→ DATA FOR PROCESSING:
+++++

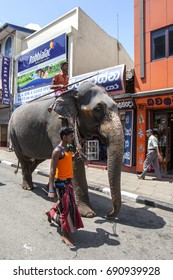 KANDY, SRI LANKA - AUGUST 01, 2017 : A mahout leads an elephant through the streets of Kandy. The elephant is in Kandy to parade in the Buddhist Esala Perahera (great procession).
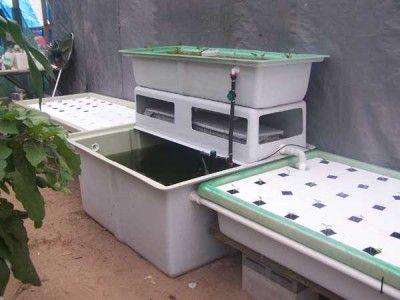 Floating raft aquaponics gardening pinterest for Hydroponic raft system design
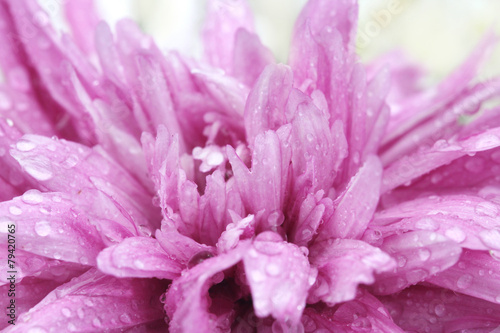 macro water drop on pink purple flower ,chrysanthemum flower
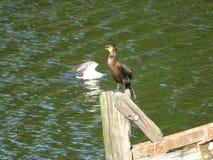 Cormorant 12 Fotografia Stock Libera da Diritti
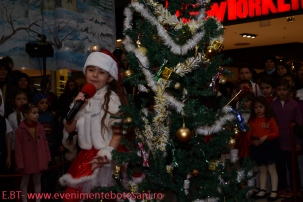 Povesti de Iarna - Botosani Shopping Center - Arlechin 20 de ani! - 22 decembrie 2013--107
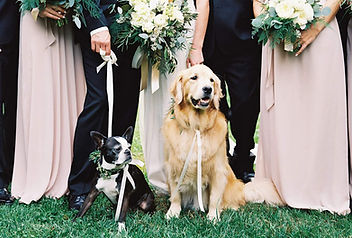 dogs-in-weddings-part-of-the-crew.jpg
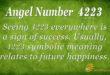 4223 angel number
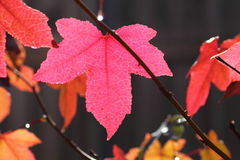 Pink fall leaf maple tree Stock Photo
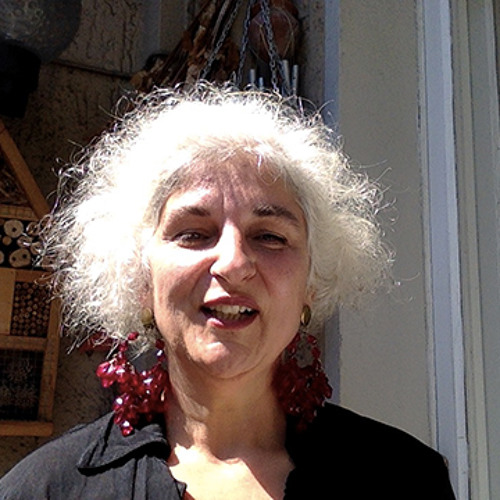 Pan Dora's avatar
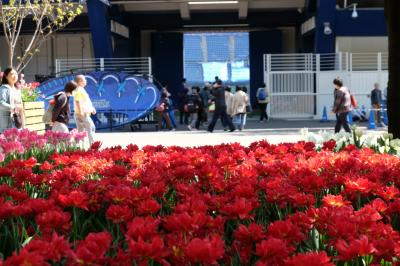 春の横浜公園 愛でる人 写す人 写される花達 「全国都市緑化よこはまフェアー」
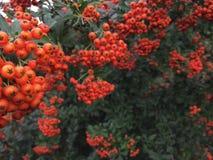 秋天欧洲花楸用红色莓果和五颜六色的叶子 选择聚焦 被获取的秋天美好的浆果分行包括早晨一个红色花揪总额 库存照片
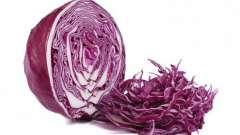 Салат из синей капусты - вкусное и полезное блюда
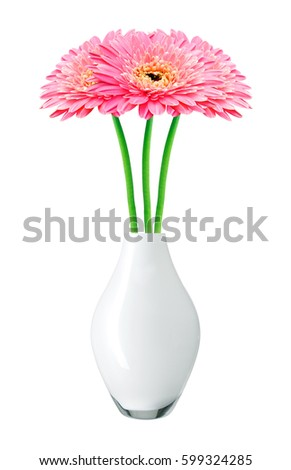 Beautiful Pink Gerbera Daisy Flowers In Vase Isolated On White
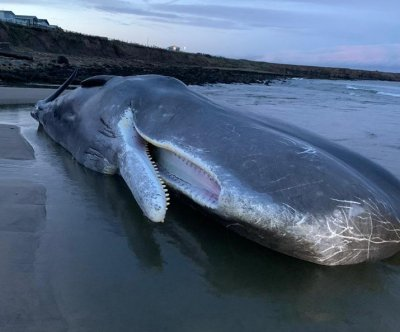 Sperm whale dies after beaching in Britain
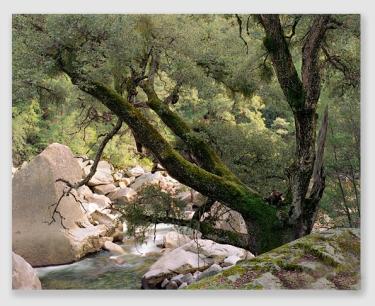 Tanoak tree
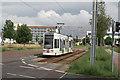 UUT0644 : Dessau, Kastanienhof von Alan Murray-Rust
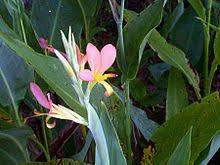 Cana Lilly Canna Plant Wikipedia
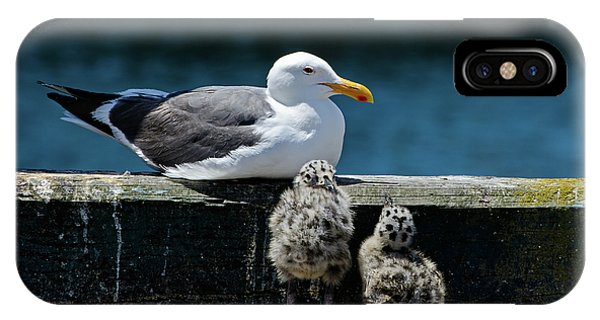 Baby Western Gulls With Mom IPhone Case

+++++

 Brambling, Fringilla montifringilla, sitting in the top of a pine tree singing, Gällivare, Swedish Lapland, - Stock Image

+++++

→ TASK DESCRIPTION: Everything above from the line containing "Floating raft aquaponics" down to the line containing "Baby Western Gulls With Mom IPhone Case" is to be duplicated exactly, both lines included, and the pictures are to be omitted.

→ REPLY:
 Floating raft aquaponics gardening pinterest for Hydroponic raft system design
 macro water drop on pink purple flower ,chrysanthemum flower
 Cormorant 12 Fotografia Stock Libera da Diritti
 Povesti de Iarna - Botosani Shopping Center - Arlechin 20 de ani! - 22 decembrie 2013--107
 dogs-in-weddings-part-of-the-crew.jpg
 4223 angel number
 Pink fall leaf maple tree Stock Photo
 Pan Dora's avatar
 春の横浜公園 愛でる人 写す人 写される花達 「全国都市緑化よこはまフェアー」
 秋天欧洲花楸用红色莓果和五颜六色的叶子 选择聚焦 被获取的秋天美好的浆果分行包括早晨一个红色花揪总额 库存照片
 Салат из синей капусты - вкусное и полезное блюда
 Beautiful Pink Gerbera Daisy Flowers In Vase Isolated On White
 Sperm whale dies after beaching in Britain
 Tanoak tree
 UUT0644 : Dessau, Kastanienhof von Alan Murray-Rust
 Cana Lilly Canna Plant Wikipedia
 Baby Western Gulls With Mom IPhone Case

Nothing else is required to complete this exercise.